I am in the Las Vegas airport and I just wanted to chat about how Vegas was and a few things I leaned about shoulder injury exercises.

It was a nice trip in Las Vegas and the feedback from my presentation has been very positive.

 

Vegas Project Rick Kaselj 10 Nuggets on Shoulder Injury Exercises

 

Thank to everyone that attended.
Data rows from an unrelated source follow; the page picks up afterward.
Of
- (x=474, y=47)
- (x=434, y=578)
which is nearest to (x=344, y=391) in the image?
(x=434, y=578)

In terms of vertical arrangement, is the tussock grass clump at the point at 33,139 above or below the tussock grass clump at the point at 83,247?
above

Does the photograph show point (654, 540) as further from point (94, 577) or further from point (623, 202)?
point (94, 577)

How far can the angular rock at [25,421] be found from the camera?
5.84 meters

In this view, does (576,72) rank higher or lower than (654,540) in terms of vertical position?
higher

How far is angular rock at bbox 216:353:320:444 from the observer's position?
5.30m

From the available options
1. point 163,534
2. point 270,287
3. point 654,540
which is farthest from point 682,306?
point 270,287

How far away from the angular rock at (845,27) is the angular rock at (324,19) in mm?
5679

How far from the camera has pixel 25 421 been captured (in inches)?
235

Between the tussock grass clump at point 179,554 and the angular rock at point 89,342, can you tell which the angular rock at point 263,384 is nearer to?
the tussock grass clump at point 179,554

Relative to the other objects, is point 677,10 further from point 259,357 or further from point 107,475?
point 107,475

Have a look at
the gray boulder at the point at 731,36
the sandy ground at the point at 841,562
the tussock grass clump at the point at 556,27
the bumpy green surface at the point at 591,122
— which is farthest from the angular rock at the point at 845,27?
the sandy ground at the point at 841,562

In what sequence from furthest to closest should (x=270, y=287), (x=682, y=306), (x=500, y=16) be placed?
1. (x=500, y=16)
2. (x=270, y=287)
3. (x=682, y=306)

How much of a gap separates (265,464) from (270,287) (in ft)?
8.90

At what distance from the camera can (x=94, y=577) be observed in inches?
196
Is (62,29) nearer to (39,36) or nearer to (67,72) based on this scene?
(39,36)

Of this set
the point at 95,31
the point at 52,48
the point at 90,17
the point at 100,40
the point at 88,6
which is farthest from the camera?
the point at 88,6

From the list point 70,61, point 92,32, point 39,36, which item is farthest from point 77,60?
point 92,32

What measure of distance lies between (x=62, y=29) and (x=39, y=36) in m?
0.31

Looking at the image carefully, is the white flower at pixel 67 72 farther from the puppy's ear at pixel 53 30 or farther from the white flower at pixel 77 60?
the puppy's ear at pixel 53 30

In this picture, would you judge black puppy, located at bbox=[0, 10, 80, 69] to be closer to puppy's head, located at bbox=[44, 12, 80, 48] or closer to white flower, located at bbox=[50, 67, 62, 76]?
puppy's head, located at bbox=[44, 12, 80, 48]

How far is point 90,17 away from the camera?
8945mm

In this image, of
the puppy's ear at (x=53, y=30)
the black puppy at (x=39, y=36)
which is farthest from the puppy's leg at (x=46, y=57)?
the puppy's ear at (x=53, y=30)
It was a lot of fun sharing my story on how I help health and fitness professionals around the world, plus people with injuries with my books, manuals and videos.

Since I have to fly to Vegas, I make sure I do some learning on the plane.

Things are a little tight to pull out the full laptop so I pull out my iPhone and watch video presentations.  I brought a bunch with me.  Two presentation from Muscle Imbalances Revealed and two presentations from Optimal Shoulder Performance.

optimal shoulder performance eric cressey 10 Nuggets on Shoulder Injury Exercises

The DVDs have been sitting on my shelf for some time but I decided to watch them on the flight to Vegas, they were awesome.

The 4-DVD set is from a presentation done by Eric Cressey and Mike Reinold.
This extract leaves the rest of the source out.